Angel felt, more than saw, a presence behind him. Vampire, here, along the side of a highway at night, miles from the nearest cemetery? A stunning blow to the side of his head answered that question. Letting out every single word he had choked back in the couple of weeks he had been around Fred, he whirled and hit back, just as hard. The vampire went flying. Angel pulled a stake from his boot and ran to finish the job--
To find a cloud of dust where the nameless vampire had been.
“Not getting any smarter, huh?” There was a cloaked shadow behind the swirling dirt, and it had blonde hair.
“Buffy!” Angel ran the intervening two steps and swept the Slayer tiny right off her feet.
He expected her to make some sort of joke about his strength and make him put her down, but she just clung to him, hard. Finally--lest he make some sort of embarrassing display while holding the warm, breathing body of a girl he had never thought to see again--he set her down and took her hand instead. They meandered along the paths behind the rest stop.
It had been Angel’s idea to meet halfway, and Buffy’s to do it outside, in the dark, somewhere safe but also hidden. He couldn’t exactly go into Los Angeles cafés without being recognized anymore--for that matter, neither could she--and since many of their face to face meetings involved at least some shouting, they had wanted privacy to fight in peace. Now, though, he was having fourth and fifth thoughts about the cold. Even in the cloak, she was shivering. Angel shrugged out of his jacket and wrapped it around her, outside of her clothes.
“Thanks. Thanks for waiting for me, too.”
“Did you have to kill something along the way?”
“No...uh...I just got lost. Cars and Buffy still don’t mix.”
Angel avoided telling her that she just had to make two turns--this was definitely not the right time to pick on her about anything. Besides, he had no idea how disoriented she was, with...everything.
“Two turns is two turns too many,” she said. “There was one highway sign that I thought said...”
He chuckled.
“What?”
“You couldn’t read my mind when you were telepathic.”
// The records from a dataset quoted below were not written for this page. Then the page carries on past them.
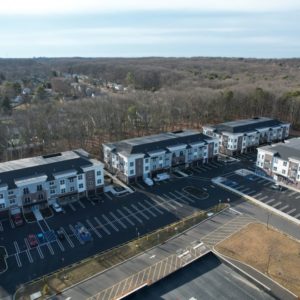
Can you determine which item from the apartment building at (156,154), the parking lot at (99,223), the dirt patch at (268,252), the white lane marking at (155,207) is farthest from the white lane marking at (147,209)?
the dirt patch at (268,252)

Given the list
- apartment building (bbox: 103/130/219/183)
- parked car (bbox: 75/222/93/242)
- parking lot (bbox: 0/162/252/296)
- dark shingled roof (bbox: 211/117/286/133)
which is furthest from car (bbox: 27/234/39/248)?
dark shingled roof (bbox: 211/117/286/133)

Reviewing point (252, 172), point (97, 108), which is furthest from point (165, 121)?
point (252, 172)

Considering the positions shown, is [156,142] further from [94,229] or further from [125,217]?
[94,229]

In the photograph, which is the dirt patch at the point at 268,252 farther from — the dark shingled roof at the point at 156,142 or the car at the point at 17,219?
the car at the point at 17,219

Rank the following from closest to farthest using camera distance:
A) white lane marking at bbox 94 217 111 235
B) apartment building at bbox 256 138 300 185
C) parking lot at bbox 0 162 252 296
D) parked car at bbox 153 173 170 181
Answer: parking lot at bbox 0 162 252 296
white lane marking at bbox 94 217 111 235
apartment building at bbox 256 138 300 185
parked car at bbox 153 173 170 181

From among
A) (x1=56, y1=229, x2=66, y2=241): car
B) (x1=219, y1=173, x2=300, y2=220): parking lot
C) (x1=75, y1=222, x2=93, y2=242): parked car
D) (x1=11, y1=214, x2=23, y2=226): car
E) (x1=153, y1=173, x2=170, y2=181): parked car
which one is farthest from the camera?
(x1=153, y1=173, x2=170, y2=181): parked car

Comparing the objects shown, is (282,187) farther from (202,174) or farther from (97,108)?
(97,108)

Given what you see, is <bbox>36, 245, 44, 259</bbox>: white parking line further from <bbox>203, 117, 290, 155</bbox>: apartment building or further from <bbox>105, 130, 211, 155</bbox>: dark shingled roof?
<bbox>203, 117, 290, 155</bbox>: apartment building
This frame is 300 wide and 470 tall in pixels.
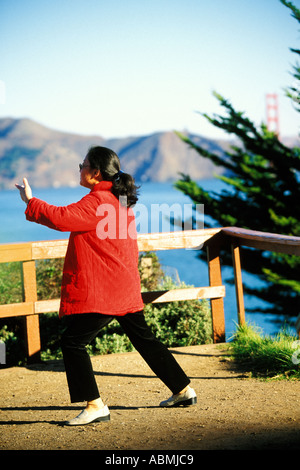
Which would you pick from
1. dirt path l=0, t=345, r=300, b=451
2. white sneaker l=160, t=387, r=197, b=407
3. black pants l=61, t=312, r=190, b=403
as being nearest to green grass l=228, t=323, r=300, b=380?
dirt path l=0, t=345, r=300, b=451

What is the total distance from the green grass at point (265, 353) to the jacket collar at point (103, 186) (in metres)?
1.96

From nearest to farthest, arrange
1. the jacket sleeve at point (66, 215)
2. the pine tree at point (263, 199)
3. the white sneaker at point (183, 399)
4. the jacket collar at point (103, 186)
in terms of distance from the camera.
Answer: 1. the jacket sleeve at point (66, 215)
2. the jacket collar at point (103, 186)
3. the white sneaker at point (183, 399)
4. the pine tree at point (263, 199)

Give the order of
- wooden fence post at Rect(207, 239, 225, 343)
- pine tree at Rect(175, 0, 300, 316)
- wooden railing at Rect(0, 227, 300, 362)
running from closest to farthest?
wooden railing at Rect(0, 227, 300, 362) → wooden fence post at Rect(207, 239, 225, 343) → pine tree at Rect(175, 0, 300, 316)

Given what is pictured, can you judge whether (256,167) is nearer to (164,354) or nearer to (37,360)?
(37,360)

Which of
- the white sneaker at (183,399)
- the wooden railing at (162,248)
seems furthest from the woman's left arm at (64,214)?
the wooden railing at (162,248)

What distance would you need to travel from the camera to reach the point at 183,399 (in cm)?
380

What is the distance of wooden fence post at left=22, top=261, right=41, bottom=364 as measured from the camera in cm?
520

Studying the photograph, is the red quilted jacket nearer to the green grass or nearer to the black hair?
the black hair

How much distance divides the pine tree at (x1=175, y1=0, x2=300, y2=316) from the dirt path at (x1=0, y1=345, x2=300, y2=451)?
1005 centimetres

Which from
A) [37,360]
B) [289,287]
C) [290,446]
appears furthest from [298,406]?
[289,287]

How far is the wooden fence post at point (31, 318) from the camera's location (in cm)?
520

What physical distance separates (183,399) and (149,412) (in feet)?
0.74

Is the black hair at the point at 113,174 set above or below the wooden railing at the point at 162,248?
above

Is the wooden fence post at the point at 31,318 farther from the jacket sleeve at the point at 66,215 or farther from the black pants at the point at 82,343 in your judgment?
the jacket sleeve at the point at 66,215
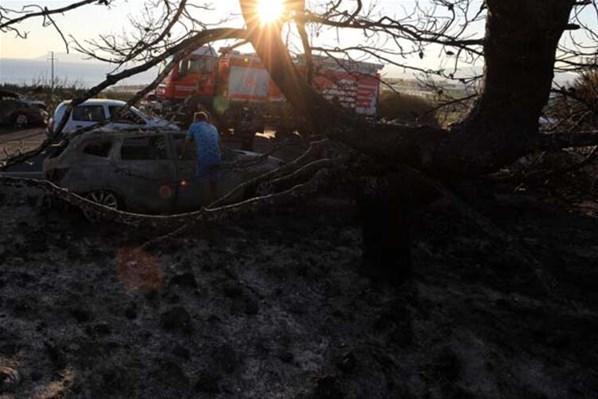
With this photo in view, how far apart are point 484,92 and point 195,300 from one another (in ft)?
10.9

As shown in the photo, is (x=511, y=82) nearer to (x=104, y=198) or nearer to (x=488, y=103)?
(x=488, y=103)

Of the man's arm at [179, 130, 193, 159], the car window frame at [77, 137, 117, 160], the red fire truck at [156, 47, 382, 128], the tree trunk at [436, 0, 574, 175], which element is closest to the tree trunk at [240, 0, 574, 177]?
the tree trunk at [436, 0, 574, 175]

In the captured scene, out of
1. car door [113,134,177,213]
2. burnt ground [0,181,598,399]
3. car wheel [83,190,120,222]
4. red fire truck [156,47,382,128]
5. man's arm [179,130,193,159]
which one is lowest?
burnt ground [0,181,598,399]

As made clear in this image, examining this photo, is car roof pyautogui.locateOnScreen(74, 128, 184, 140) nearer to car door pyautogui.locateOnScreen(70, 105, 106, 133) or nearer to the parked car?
car door pyautogui.locateOnScreen(70, 105, 106, 133)

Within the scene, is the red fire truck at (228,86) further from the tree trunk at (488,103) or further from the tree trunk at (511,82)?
the tree trunk at (511,82)

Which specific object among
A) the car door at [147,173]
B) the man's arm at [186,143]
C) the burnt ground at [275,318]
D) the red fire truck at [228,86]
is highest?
the red fire truck at [228,86]

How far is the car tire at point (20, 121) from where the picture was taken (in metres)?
21.6

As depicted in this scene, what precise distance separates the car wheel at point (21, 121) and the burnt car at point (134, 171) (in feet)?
47.9

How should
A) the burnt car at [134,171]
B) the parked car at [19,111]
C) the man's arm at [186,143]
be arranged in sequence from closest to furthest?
the burnt car at [134,171]
the man's arm at [186,143]
the parked car at [19,111]

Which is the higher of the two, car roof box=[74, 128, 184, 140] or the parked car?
car roof box=[74, 128, 184, 140]

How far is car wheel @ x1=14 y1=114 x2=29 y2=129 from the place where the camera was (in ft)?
71.0

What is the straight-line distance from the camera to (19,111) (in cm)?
2155

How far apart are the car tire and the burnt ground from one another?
14997 mm

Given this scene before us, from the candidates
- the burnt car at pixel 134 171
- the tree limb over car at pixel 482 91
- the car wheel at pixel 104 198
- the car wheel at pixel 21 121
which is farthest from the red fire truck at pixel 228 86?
the tree limb over car at pixel 482 91
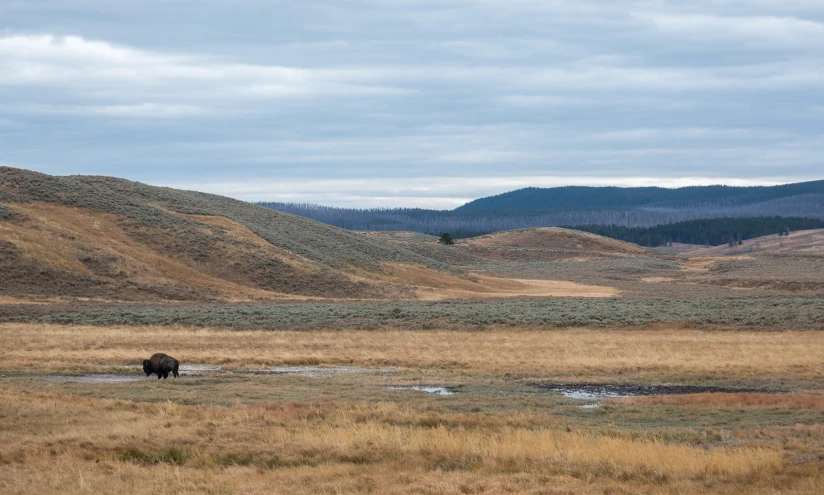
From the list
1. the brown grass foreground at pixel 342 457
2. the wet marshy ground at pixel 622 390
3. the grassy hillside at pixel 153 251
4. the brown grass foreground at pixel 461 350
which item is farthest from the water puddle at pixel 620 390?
the grassy hillside at pixel 153 251

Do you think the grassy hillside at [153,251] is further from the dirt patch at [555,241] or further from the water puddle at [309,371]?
the dirt patch at [555,241]

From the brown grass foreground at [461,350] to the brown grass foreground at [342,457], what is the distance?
13.0m

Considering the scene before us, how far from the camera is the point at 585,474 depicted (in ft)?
37.6

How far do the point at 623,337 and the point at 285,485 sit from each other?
29.3m

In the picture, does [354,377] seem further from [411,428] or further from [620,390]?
[411,428]

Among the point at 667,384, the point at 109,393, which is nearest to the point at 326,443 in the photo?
the point at 109,393

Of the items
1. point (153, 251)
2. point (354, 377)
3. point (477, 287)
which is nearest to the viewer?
point (354, 377)

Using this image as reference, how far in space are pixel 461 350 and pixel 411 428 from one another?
19331 millimetres

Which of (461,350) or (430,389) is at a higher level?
(430,389)

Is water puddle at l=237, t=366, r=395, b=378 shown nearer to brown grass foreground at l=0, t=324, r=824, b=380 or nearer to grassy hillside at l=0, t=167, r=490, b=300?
brown grass foreground at l=0, t=324, r=824, b=380

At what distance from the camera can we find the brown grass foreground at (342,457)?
11.0m

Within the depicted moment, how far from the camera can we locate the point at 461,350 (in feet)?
112

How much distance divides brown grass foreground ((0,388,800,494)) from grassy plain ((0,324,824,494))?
0.13ft

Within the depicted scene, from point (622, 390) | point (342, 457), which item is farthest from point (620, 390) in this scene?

“So you said if I ever wanted to know anything--”
“--just ask.”
"Are you okay, Angel? I didn’t have much time to talk...you kinda had to leave with the sun and I don‘t know how much I was listening...and then with everything else...Willow never got over...”
“Buffy.” He slipped his arm around her shoulders, momentarily surprised how natural it still felt--just wanting to touch her, knowing she was there, walking, breathing, talking to him. There was something inside of him that had threatened to thaw and crash since the moment he had heard she was alive, and her question brought it almost the rest of the way down. “Losing you--it made me wonder if I had ever learned to love. If I had really come so far from Angelus after all. You were gone, I was...well, not alive, but...”
“I know the difference.”
“Yeah, I’m okay. Even before--”
“You could feel something, something besides the cold?”
Angel shuddered. In one movement he guided her to one of the park benches, swept her down beside him, and enfolded her in both of his arms. It still wasn’t enough, but he remembered that wish he had made, to warm her heart with his own. “I would give anything to spare you that.”
Buffy jumped up. “Not you, too, okay? You don’t be one of those people I have to lie to ‘cause the truth is worse!”
There was a rustle behind the bench. Two more vampires, females that time, had apparently been sleeping beneath it. Now, though, they sensed one fresh meal and one competitor.
Buffy’s hand went into her cloak, and Angel’s into his boot, and two stakes were simultaneously planted in two vampires’ hearts.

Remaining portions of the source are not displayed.